Also, Pawsandclaws, sadly that wouldn't even work because, legally in the US, crittertrails are considered to be a good size even for syrians. The reason pet shops can sell them is because they meet the legal minimum to be marketed for whatever they're marketed for.


----------



## Pandorascaisse

Another thing that ticks me off is that people promote bathing hamsters in water. This is really, really dangerous for them but I have heard countless pet shops tell people to bathe the hamsters with dawn and they'll be good to go.

Hamsters are desert animals.

Can swim /=/ should be bathed.


----------



## Penelepe

Here in South Africa it's just as bad, at least in the US there are better options? (I don't know really), the largest I could find in 2 hours drive is a 3 level hamster cage. There are so many dwarf hamsters sold with the tiniest cage I've ever seen. It's around 23cmx14cmx14cm and the hamsters are kept in that their whole lives. What also irks me is the fact that petshops keep males and females together and "forget" to inform the buyer about potential pregnancy. 

I just found this on Ebay. I... I don't even have the words "Specially designed cage with widened 12 cm mute excise wheel. Both the room for living and exercise pet's body." "Size: 22.5 x 20 x 18 cm
Fits for guinea pig, ferrel, chinchilla etc." what.... 
http://www.ebay.com/itm/Plastic-House-Cage-with-Mute-Exercise-Wheel-Toy-for-Rat-Hamster-Mouse-/351153499686?pt=LH_DefaultDomain_2&hash=item51c2612e26


----------



## RavenclawRiddle

Wow, those are TINY.


----------



## Adeliek

I had hamsters as a child and I LOVED them, but I didn't understand how to look after them.

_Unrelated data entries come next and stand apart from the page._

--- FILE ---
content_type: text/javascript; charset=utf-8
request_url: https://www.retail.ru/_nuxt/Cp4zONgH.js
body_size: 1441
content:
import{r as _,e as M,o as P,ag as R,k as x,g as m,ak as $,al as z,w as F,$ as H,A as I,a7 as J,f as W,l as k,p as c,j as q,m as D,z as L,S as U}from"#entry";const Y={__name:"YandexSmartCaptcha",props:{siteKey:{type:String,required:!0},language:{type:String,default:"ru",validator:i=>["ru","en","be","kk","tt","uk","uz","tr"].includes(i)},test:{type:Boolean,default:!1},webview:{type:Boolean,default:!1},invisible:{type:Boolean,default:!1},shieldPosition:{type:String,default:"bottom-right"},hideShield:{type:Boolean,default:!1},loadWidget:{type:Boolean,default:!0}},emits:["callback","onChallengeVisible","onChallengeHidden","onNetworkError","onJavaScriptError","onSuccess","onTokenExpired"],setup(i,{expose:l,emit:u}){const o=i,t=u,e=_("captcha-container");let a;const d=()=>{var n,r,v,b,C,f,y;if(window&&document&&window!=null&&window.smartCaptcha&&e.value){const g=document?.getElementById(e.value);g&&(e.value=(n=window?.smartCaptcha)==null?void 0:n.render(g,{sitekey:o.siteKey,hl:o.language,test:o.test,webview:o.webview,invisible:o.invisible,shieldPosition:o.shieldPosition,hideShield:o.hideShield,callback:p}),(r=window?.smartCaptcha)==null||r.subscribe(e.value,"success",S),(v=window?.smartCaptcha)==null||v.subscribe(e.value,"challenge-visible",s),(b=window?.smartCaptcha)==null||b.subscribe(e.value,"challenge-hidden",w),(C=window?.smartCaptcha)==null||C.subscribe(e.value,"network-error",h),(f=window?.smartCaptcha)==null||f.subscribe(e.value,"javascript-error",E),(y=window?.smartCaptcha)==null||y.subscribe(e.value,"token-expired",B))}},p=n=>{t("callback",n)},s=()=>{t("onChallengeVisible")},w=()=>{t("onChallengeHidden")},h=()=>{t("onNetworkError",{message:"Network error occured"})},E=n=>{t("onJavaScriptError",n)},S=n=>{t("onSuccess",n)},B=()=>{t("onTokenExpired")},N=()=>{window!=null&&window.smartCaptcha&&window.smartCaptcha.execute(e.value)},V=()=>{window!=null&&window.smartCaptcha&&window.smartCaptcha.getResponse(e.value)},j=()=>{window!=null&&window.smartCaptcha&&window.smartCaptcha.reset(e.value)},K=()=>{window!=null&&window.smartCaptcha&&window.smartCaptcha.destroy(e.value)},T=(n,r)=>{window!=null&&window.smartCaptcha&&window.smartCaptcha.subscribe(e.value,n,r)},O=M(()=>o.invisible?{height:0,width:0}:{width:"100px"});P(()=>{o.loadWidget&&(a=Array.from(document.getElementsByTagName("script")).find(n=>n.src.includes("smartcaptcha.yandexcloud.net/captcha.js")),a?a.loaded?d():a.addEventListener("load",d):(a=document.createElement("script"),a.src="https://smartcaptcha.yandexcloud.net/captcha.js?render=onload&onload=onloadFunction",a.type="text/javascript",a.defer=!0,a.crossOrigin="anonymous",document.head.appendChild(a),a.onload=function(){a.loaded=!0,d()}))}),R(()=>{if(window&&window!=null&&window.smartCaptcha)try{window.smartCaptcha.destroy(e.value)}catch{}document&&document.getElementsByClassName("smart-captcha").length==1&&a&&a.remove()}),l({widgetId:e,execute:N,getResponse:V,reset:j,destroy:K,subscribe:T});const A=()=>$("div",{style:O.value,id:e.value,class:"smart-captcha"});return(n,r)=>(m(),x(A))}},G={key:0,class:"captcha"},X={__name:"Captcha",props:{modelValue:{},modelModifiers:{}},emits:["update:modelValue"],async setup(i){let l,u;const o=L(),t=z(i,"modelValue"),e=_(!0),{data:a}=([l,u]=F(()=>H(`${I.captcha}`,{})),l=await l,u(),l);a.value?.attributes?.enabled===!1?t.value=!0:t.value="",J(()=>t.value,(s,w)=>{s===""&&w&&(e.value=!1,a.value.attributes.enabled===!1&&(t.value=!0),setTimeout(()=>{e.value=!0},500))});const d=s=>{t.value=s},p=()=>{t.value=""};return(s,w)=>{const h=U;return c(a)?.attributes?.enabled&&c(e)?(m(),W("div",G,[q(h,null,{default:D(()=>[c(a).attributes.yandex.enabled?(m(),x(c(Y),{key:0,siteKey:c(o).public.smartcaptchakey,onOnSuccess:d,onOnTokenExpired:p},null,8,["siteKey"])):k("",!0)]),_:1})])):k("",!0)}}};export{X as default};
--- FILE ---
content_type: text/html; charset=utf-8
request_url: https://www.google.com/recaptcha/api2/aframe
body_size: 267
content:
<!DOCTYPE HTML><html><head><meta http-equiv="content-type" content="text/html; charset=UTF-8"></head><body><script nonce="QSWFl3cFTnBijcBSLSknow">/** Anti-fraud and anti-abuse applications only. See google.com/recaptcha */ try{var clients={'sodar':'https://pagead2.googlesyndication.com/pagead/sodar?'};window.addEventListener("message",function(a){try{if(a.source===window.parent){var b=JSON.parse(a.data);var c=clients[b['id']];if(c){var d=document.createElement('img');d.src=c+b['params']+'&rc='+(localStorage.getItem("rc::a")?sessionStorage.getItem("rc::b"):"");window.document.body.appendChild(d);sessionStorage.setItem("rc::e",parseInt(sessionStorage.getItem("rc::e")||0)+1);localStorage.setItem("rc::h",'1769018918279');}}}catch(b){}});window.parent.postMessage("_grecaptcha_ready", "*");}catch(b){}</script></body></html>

I just wanted to cuddle them and play with them all day, luckily my first hamster Snowy (it was white, I was a creative child haha) was really really friendly he never bit me, he played in my Barbie house. However he chewed through his - rather small - cage. I understand now that means he was bored. My second hamster Lucy was a whole other story she bit me and she didn't like humans. Although we have kept pets for years and years only now are we beginning to truly understand the psychological side of dogs -"mans best friend". So goodness knows how long it's going to take for people to start paying attention to all these small animals and their needs. I think there's a real lack of education on the animal front.


----------



## Pandorascaisse

That is probably the most disgusting cage I've ever seen. I hope someday someone sues all of these companies for animal cruelty.


----------



## JulianBashir

Jaguar said:


> I hate to say it, but hamsters are shitty pets, especially for kids. As soon as pet stores stop marketing them like good starter pets for kids, the level of care they get will improve significantly. They get neglected when parents realize hamsters sleep a lot, bite, and generally don't care for human interaction.


I've kept many hamsters and found that they are terrific pets! But not for everyone, and never for children. The thing is they're much less trusting and far less tame than other rodents. But you're right people treat them terribly when they find out hamsters are not going to keep their kids occupied all the time. The cages available in the US for hamsters are awful. Truly. Bin cages are the best way to go for sure.


----------



## Vegn

Idk, I think mice might be worse off. I don't know much about hamsters, but I think when someone gets a crittertrail over a 10 gal tank, they might honestly think that because it has tunnels and what not, it's better than a larger thing that doesn't have as much climbing space. Mice are even cheaper and are just really disposable.


----------